## Given records
* * * * * * *

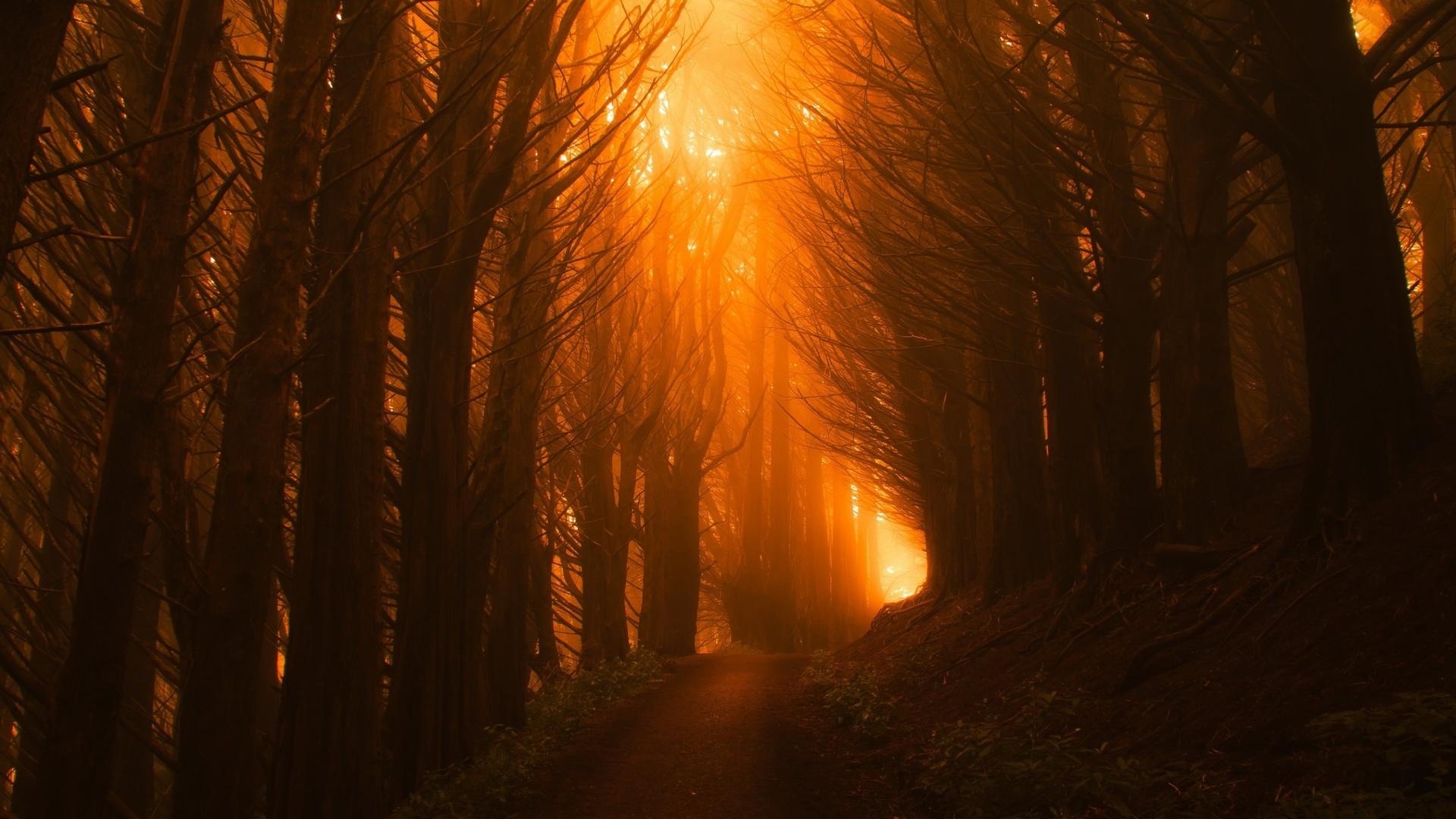 Sunlight Path Dark Beautiful Nature Trees 48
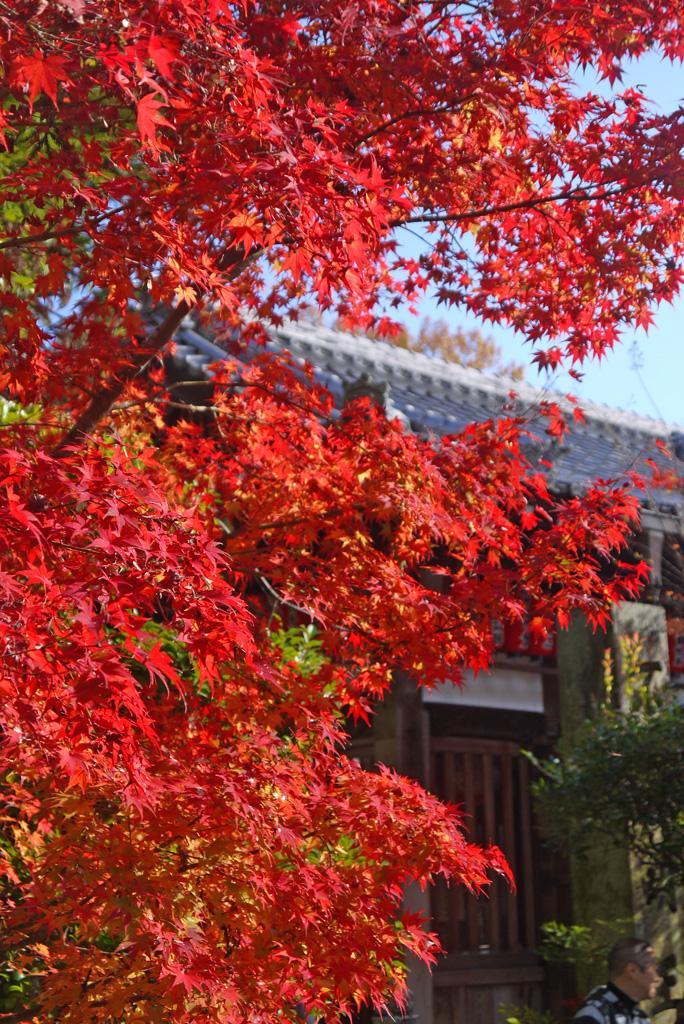 Autumn in Kyoto, Sekizan Zen-in temple
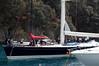 Harbor scene Portofino, Italy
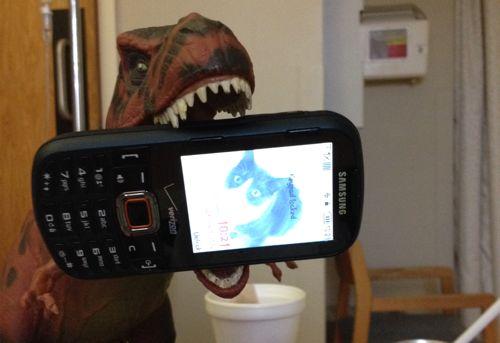 Rexford, Rexford Dinosaur, Cat, Samsung Intensity III, Dinosaur Toys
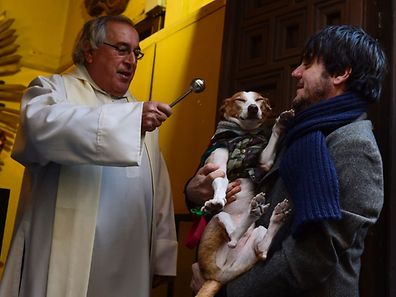(FILES) This file photo taken on January 17, 2015 shows a dog blessed by a priest at San Anton church in Madrid marking San Anton Abad's Day (Saint Anthony), on January 17, 2015. Dogs, cats, rabbits and even turtles, many dressed in their finest, trooped into churches across Spain in search of blessing on the patron saint of animals Saint Anthony's Day. Dozens of dogs with their masters to receive a blessing were the stars of January 15, 2017 mass in the church of San Anton (St. Anthony) in Madrid, for the feasts of the patron saint of domestic animals. / AFP PHOTO / PIERRE-PHILIPPE MARCOU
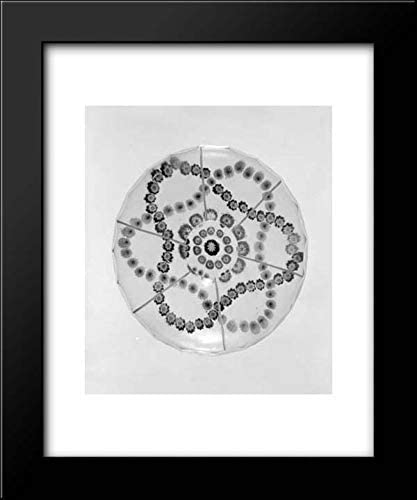 Baccarat Glasshouse - 20x24 Framed Art by Museum Prints Titled: Paperweight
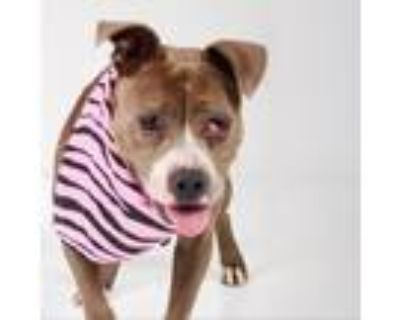 Adopt Nanny a Gray/Silver/Salt & Pepper - with Black Pit Bull Terrier / Mixed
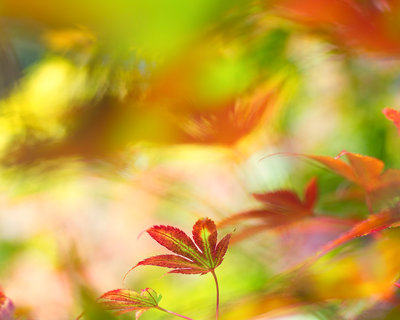 Autumn Pallette Fine Art Print by Sarah-fiona Helme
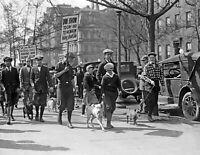 "1925 Parade of Muts Vintage Old Dogs Pets Walking Photo  8.5"" x 11"" Reprint"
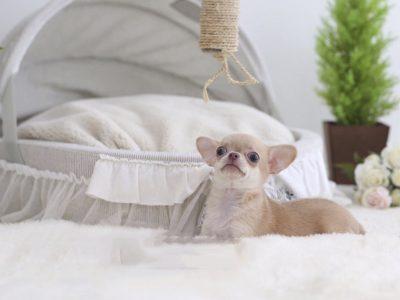 Cassie CreamMicro Chihuahua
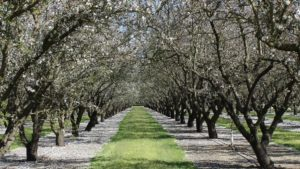 Record-Breaking Almond Crop Predicted for 2018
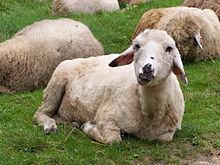 Beskidy - Owca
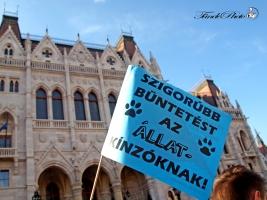 állatkínzás, tüntetés, budapest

* * * * * * *

## Exercise requirements
Only the lines from the one holding "Rexford, Rexford Dinosaur, Cat, Samsung" through the last line of the records should be output, please, exactly and without any pictures.

## Worked solution
 Rexford, Rexford Dinosaur, Cat, Samsung Intensity III, Dinosaur Toys
(FILES) This file photo taken on January 17, 2015 shows a dog blessed by a priest at San Anton church in Madrid marking San Anton Abad's Day (Saint Anthony), on January 17, 2015. Dogs, cats, rabbits and even turtles, many dressed in their finest, trooped into churches across Spain in search of blessing on the patron saint of animals Saint Anthony's Day. Dozens of dogs with their masters to receive a blessing were the stars of January 15, 2017 mass in the church of San Anton (St. Anthony) in Madrid, for the feasts of the patron saint of domestic animals. / AFP PHOTO / PIERRE-PHILIPPE MARCOU
 Baccarat Glasshouse - 20x24 Framed Art by Museum Prints Titled: Paperweight
 Adopt Nanny a Gray/Silver/Salt & Pepper - with Black Pit Bull Terrier / Mixed
 Autumn Pallette Fine Art Print by Sarah-fiona Helme
 "1925 Parade of Muts Vintage Old Dogs Pets Walking Photo  8.5"" x 11"" Reprint"
 Cassie CreamMicro Chihuahua
 Record-Breaking Almond Crop Predicted for 2018
 Beskidy - Owca
 állatkínzás, tüntetés, budapest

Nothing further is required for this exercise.